1. Impairment assessment of long-term investments in subsidiaries, joint ventures and associates :
The Company records its long-term investments at cost less any provision for impairment loss. Changes in business environment could have a significant impact on the valuation of these investments.
The auditor assessed the design, implementation and operating effectiveness of key controls in respect of the Company’s impairment review process, including the review and approval of forecasts and valuation models; Evaluated reasonableness of the valuation assumptions, such as discount rates, used by management through reference to external market data ,Evaluated past performances where relevant, and assessed historical accuracy of the forecast produced by management; and Enquired and challenged management on the commercial strategy associated with the products to ensure that it was consistent with the assumptions used in estimating future cash flows.
2. Recognition and impairment assessment of development expenditure capitalized and currently under development :
Management uses judgment to classify research and development related expenditure to be expensed or capitalized as intangible assets under development.
The auditors assessed design, implementation and operating effectiveness of recognition and classification of development expenditure, and evaluation of existence of any impairment; The auditors Tested project related expenditures with underlying documents relating to material costs, overheads and employee hours incurred to verify the existence and appropriateness of classification as research or development expenditure.
3. . Taxes including provision for current tax, valuation of uncertain tax positions and recognition of deferred taxes :
The Company is subject to periodic tax challenges by tax authorities leading to protracted litigations.
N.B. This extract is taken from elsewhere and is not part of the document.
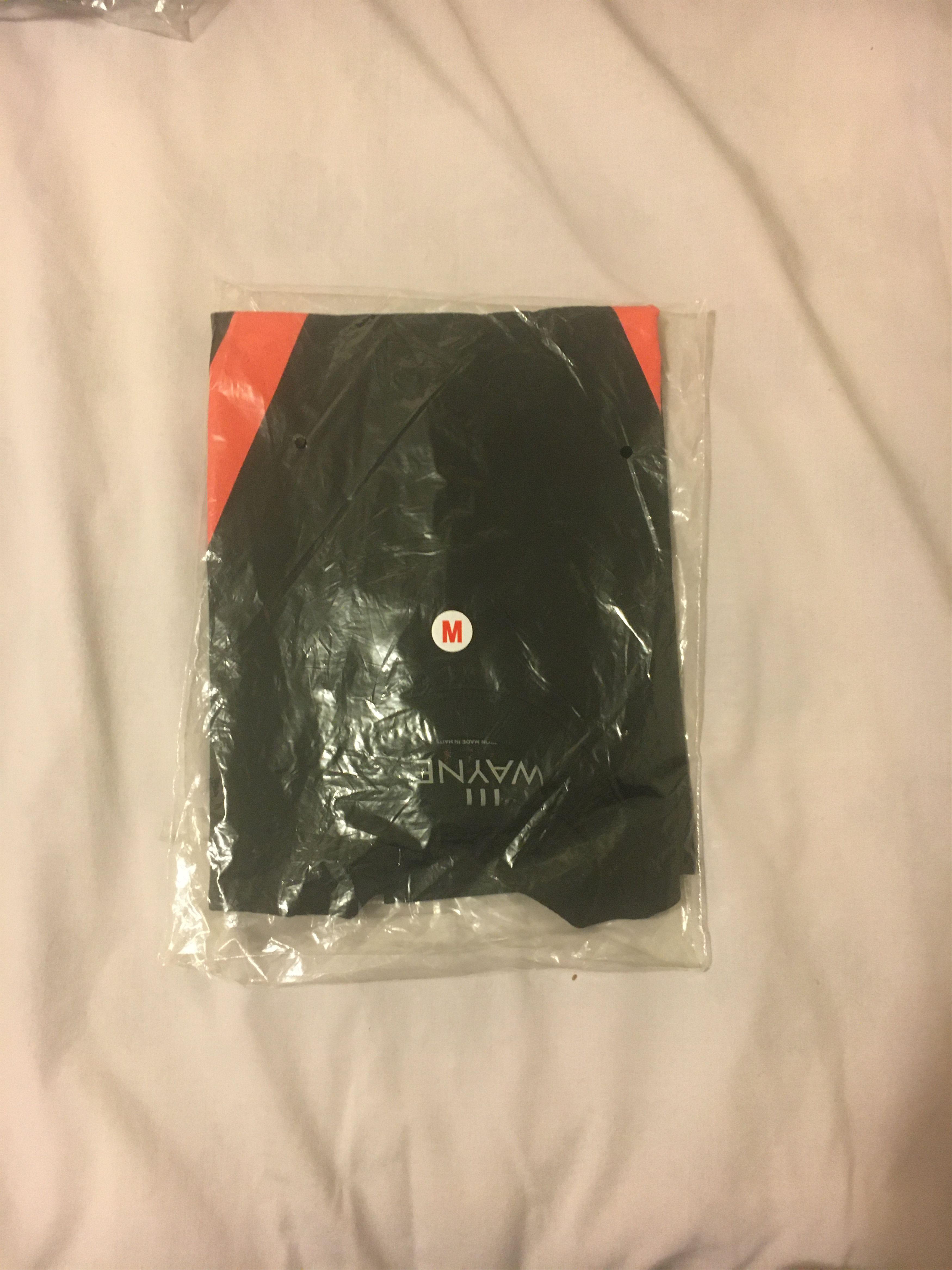 Lil Wayne Tha Carter V SS-T Size US M / EU 48-50 / 2 - 5 Thumbnail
As such, accounting for taxes involves management judgment in developing estimates of tax exposures and contingencies in order to assess the adequacy of tax provision.
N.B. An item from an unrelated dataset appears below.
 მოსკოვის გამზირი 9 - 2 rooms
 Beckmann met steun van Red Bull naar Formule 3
The auditors assessed the design, implementation and operating of the Company’s process of recognition of tax expense, including uncertain tax positions and deferred taxes; Assessed completeness of uncertain tax positions in conjunction with our internal tax specialists by considering changes to business and tax legislation through discussions with management and review of correspondence with authorities where relevant; Assessed the calculation for the current tax provision and the procedures performed to analyse movements, including the rationale for any release, increase or continued provision in the year.